How Sheila Williams’ “Time for Your Life” makes life more fun

Time for Your Life, by Sheila Wiiliams

Time for Your Life, by Sheila Wiiliams

As a writer, as a mother, a wife, a friend, a human being–learning to balance my time to get the most out of my life has always been one of my greatest challenges.

Although I’ve made some inroads, after years and decades of practice, I can’t say that I’m really very good at this yet. This means it’s become another topic to study, an item that ends up periodically on my blog and one that I study as much as possible.

That’s one of the reasons I enjoyed Sheila Williams‘ book, Time for your Life.

Williams says this in her introduction:

 Most of us lead busy, complicated lives. We often find time fast vanishes as we get bogged down with the trivial or meaningless; with last-minute rushes and crises and with the demands of other people. Time for long-distance planning, for dreaming, for ideas and creativity disappears and all too often we begin to feel like a hamster running fast on its wheel to nowhere.

William’s book is about giving readers hope, about teaching us how to discover, understand and manage our unique relations to time.

The first section of the book focuses on how your personality affects the way you spend time and helps you see where you’re losing time.
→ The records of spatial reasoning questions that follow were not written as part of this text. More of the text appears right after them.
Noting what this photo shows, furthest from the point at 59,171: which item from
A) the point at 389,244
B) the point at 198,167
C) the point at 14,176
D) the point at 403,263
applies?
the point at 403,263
I’ve always found things like this interesting.

From a writing perspective, understanding my own time personality was quite revealing. I discovered that I enjoy a solid mix of routines and flexibility, and I get my best work done when I have occasional breaks from my routines.

In the second section, Williams focuses on organizational skills that can help free up time, and in the third section, Williams addresses ‘Time Thieves’ like procrastination (one of my oldest acquaintances). Even reading about these things motivates me to try harder, and I appreciate the strategies she suggests for dealing with the time thieves. My personal favorite: Play a game. Williams says this:

If it’s a boring but necessary task make a game out of it. See how quickly you can complete it and complete it well. Then next time, see if you can beat your own record.

I love games!

William’s thoughts on a ‘claiming day’ also make a lot of sense to me:

 If you are clear about when and how often certain tasks or actions have to be performed, then you can plan for them and reduce the risk of forgetting about them or leaving insufficient time to deal with them properly.

Claiming dates are events that are regularly scheduled, like a Monday morning office meeting, and should show up on the calendar well in advance of it’s actual occurrence. Williams says people need advance time to prepare for meetings, to send birthday cards, register the vehicle, etc.

For me, Saturdays are my day to catch up on work I’m behind in, but they’re also my ‘claiming dates’ when I prepare for the week ahead. I have to admit, scheduling items well in advance is an area that I’m only now beginning to make progress in, and it’s making my life much, much easier, much more enjoyable.

I think that’s part of the game!

And really, for me, that’s what it’s all about. Life can be difficult, distressing, discouraging–but overcoming those feelings and the distractions that allow me to feel that way is a challenge I can’t resist. Managing my time well helps me feel like this is a game I can very happily win. 🙂

Overall, there’s a lot of really great information in this book…more than I can use at once. I intend to work on integrating this information into my personal system a step at a time.